Resolving Finger-Pointing in Storage Page 2
Where to Begin
Someone who is good at finding the underlying cause of a finger-pointing exercise would make a very good detective. It needs to be someone who trusts no one without verifying the answer. As I have said before in my columns, and as Ronald Reagan said it best, “Trust but verify.”
As I have just completed a real world exercise in resolving a finger-pointing situation, let me take you through the steps I went through with a customer. (The customer’s name, associated vendors, and some of the facts have been changed to protect the innocent.)
To start, a customer calls and says they have a performance problem with a new database. They re-create the critical database every night for an internal group. They need help in resolving the problem given that:
- The server is from vendor R
- The RAID is from vendor T
- The FC switch is from vendor Z
- The database was written by a contractor, and the client isn’t sure it’s written efficiently
- The HBA is OEMed by vendor R, but is from vendor A
- The RAID is remote mirrored 10s of miles away using a dark fibre connection, but the mirror is no longer synchronous, so that should not be a problem
The client’s pleading request was along the lines of “Can you help us like right now — I am sending the purchase order.” In other words, the clock was ticking.
The first thing I asked the client was how long this issue had been going on. The response: months, but now it is critical, as management has given it visibility.
My next question was what performance tools did the client have. The client had just obtained a tool from company C and had planned to install it the following week. I asked them to install it that day and to get me the GUI for the tool.

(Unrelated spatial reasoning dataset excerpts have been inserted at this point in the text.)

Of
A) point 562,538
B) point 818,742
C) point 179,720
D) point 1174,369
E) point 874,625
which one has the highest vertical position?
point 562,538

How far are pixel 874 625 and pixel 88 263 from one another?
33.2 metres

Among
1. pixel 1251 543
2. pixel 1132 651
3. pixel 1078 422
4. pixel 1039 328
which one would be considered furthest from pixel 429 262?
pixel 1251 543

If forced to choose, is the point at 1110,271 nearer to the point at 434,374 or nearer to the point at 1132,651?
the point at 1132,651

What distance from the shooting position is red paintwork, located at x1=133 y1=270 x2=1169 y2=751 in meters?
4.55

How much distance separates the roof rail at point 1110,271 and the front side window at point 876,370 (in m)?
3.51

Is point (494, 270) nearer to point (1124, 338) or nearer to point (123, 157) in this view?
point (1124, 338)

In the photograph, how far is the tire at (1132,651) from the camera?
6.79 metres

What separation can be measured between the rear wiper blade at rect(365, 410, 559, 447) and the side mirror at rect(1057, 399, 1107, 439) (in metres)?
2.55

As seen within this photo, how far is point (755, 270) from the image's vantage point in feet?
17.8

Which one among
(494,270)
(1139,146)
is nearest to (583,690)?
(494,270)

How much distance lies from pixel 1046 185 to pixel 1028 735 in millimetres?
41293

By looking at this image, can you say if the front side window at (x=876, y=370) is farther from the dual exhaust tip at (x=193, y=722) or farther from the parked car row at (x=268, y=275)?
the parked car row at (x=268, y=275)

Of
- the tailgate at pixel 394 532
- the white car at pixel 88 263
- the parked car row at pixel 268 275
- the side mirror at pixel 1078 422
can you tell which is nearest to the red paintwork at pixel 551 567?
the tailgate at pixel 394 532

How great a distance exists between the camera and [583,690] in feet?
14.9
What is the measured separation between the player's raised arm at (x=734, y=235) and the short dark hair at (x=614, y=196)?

I told the client I would need to look at the performance data for a week or two and them come on-site. I figured I wouldn’t be able to resolve the problem remotely nor would it make good sense for a complex problem such as this not to have a significant amount of performance data from each of the database update runs. Plus I wanted to get a good look at the end-to-end configuration and storage topology.
For a week I analyzed performance data and found that the RAID system was clearly SLOOOW, so I called the customer and asked a few questions about the RAID configuration, HBAs, and the switch, as they could not give me access to these remotely. Low and behold I found out that over 15 systems were connected to this RAID, but I was receiving performance data from only one of those systems.
So this made me question whether another system with another application was causing the problem and also whether the customer had the tool from vendor C on all the systems. I surmised the answers in this case would be not likely and no.